Молчавший до того прапорщик вдруг вмешался и предложил:
     – Господин подпоручик, а и впрямь, давайте с собой возьмём. Нам сестричка точно пригодится, тем более фельдшера одного мы лишились. Я его сам в отошедший поезд загружал.
     – И как вы себе это представляете? У нас прифронтовая полоса, окопы! Ежедневные обстрелы!
     – Так под обстрелом она, кажись, уже побывала, не в новинку будет.
Алексей помолчал.
     – Надо у неё хотя бы спросить, не можем же мы сестру милосердия, как тюк с бинтами, в расположение полка привезти.
     – Ну, сообщайте, голубчик мой, сообщайте, – обрадовался доктор, почувствовав, что подпоручик заколебался. – А у меня дел невпроворот, раненые, знаете ли, ждут, – доктор, скинув с себя заботу, резво покинул санблок.
Они остались втроём.
     – И что нам теперь делать? – спросил Алексей.
     Французская мадмуазель крепко пожала руку Иванова, заглядывая ему в глаза. Всё время дискуссии с доктором она мужественно хранила молчание.
     – Да, берём, что тут думать! – повторил своё предложение Федотов.
     – Подождите, я ей хотя бы переведу, может, она против будет.
     Выслушав подпоручика Иванова, сестра милосердия заулыбалась и, подхватив свою котомку, чмокнув в щёки Федотова и Иванова, радостно выбежала на улицу.
     – Согласилась, – констатировал прапорщик, потирая щёку.

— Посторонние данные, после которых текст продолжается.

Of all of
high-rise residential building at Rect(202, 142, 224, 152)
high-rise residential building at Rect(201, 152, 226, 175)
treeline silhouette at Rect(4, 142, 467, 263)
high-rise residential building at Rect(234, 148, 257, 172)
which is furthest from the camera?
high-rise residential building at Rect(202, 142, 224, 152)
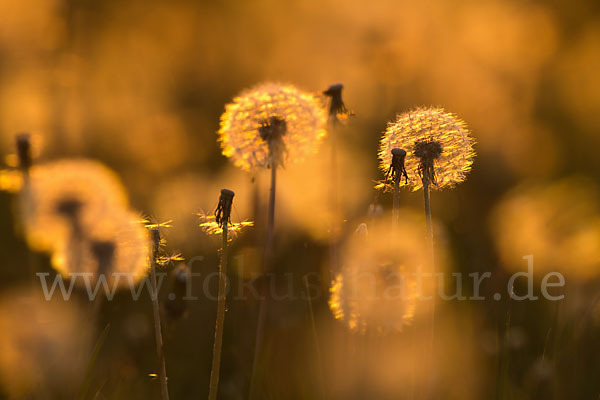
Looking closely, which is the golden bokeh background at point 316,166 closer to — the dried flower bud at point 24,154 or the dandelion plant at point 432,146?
the dried flower bud at point 24,154

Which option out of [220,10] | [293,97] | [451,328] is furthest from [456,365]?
[220,10]

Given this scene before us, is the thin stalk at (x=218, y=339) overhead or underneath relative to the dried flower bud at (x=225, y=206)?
underneath

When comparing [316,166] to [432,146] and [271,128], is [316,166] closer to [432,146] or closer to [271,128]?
[271,128]

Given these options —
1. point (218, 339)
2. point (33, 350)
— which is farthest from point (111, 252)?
point (33, 350)

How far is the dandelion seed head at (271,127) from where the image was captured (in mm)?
3252

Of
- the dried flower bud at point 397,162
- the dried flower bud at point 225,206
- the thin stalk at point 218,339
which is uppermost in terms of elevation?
the dried flower bud at point 397,162

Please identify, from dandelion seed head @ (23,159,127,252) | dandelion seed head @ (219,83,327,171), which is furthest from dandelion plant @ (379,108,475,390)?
dandelion seed head @ (23,159,127,252)

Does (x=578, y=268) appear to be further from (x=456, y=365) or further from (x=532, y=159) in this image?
(x=532, y=159)

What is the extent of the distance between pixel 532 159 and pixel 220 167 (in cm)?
522

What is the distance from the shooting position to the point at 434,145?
103 inches

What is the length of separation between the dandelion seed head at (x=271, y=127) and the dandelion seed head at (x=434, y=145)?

     Как ни странно, но нагоняя от начальства они не получили. Алексей по дороге подробно расспросил Анни – она очень настаивала, чтоб её называли по имени. Составил подробный раппорт и сдал неожиданное «приобретение» с рук на руки в полковой лазарет, старшему врачу Озерову. Лишние руки там, действительно, оказались очень кстати.
     Шло время, раненых вывозили из расположения полка ежедневно, но никаких сообщений о прибытии долгожданного поезда Красного Креста не приходило. Чему и доктор, и оставшиеся из старых фельдшеры очень радовались. Уже с середины лета из-за нехватки медицинского персонала в полку подбирали более-менее грамотных и направляли на фельдшерские курсы, вернулось уже одиннадцать новых «спецов». Но какой у них опыт!
     – Что вы хотите, – утешал Алексея старший врач Озеров, – наступление! Кто будет постоянно помнить об одной задержавшейся где-то француженке! Не у неприятеля же! Мы вон три недели назад за запасом медикаментов двух фельдшеров на склад в Бердичев отправили. Так нет их до сих пор! Хаос! Дорога сколько времени занимает!
     Очень скоро, изъясняясь на исковерканной смеси французских и русских слов, Анни легко нашла общий язык с ранеными. Веселила их как могла, напевала песенки во время перевязки и делала её мастерски. Как выяснилось, француженка была привычна к любой работе, сказывалось деревенское детство.
     Одно было плохо, сапёрная рабочая палатка находилась совсем рядом с санитарной, и Анни всегда находила повод по несколько раз на дню заглянуть. Бурно реагировала, если заставала там Алексея. Её радостная пулемётная трескотня из ставшей привычной смеси французского и лотарингского диалекта слышна была всем. Не удивительно, что пошли сплетни и слухи.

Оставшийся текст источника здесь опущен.